[BEGIN ENTRIES SHOWN]
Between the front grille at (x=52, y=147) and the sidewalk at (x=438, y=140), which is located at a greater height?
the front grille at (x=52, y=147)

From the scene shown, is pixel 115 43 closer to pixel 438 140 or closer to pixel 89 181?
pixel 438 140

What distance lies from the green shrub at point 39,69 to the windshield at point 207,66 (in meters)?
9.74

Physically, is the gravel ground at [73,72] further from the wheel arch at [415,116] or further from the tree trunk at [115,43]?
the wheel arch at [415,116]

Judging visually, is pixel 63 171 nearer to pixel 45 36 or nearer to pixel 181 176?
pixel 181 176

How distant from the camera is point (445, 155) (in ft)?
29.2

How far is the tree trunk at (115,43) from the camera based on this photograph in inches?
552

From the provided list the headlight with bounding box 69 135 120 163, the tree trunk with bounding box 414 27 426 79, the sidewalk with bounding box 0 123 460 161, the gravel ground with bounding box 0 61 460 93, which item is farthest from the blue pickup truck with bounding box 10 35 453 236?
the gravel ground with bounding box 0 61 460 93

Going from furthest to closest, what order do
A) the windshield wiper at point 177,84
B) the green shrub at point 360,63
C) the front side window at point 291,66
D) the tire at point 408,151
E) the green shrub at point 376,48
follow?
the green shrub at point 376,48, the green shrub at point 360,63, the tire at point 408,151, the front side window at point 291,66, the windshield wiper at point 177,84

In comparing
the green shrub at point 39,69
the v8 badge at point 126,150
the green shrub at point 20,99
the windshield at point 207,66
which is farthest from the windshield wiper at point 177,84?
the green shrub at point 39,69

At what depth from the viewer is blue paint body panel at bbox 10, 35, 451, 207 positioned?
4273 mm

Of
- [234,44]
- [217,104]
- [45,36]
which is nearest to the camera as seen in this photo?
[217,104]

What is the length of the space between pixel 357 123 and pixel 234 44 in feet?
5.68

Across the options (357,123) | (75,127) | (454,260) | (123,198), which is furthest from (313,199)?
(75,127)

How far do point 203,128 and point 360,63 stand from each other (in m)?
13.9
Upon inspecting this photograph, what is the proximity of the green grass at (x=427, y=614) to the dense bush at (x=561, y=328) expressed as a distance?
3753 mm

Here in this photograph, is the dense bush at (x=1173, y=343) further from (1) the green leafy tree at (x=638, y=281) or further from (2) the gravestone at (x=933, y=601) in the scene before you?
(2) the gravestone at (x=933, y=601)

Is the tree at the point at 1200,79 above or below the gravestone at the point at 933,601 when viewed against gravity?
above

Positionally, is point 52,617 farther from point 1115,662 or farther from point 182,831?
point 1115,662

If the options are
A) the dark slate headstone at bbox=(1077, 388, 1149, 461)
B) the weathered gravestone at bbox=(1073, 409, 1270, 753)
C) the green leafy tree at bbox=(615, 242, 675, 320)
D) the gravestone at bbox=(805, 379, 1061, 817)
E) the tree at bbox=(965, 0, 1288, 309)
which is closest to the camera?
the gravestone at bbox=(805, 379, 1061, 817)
[END ENTRIES SHOWN]
# CHALLENGE
Output an exact copy of the lines beginning at the one that holds "At what depth" and running through the final line of the records.

# FINAL RESULT
At what depth from the viewer is blue paint body panel at bbox 10, 35, 451, 207 positioned?
4273 mm

Of
- [234,44]
- [217,104]
- [45,36]
which is nearest to the camera as seen in this photo?
[217,104]

What is the length of the space between pixel 357 123 and pixel 234 44 in feet?
5.68

Across the options (357,123) | (75,127) | (454,260) | (123,198), which is furthest from (313,199)?
(75,127)

How far do point 203,128 and point 360,63 stand from each other (in m)?
13.9
Upon inspecting this photograph, what is the proximity of the green grass at (x=427, y=614) to the dense bush at (x=561, y=328) expressed as a distance?
3753 mm

Here in this photograph, is the dense bush at (x=1173, y=343) further from (1) the green leafy tree at (x=638, y=281) or further from (2) the gravestone at (x=933, y=601) in the scene before you?
(2) the gravestone at (x=933, y=601)

Is the tree at the point at 1200,79 above or below the gravestone at the point at 933,601 when viewed against gravity?
above

Positionally, is point 52,617 farther from point 1115,662 or farther from point 182,831?
point 1115,662

If the options are
A) the dark slate headstone at bbox=(1077, 388, 1149, 461)
B) the weathered gravestone at bbox=(1073, 409, 1270, 753)
C) the green leafy tree at bbox=(615, 242, 675, 320)
D) the gravestone at bbox=(805, 379, 1061, 817)
E) the tree at bbox=(965, 0, 1288, 309)
which is closest to the camera?
the gravestone at bbox=(805, 379, 1061, 817)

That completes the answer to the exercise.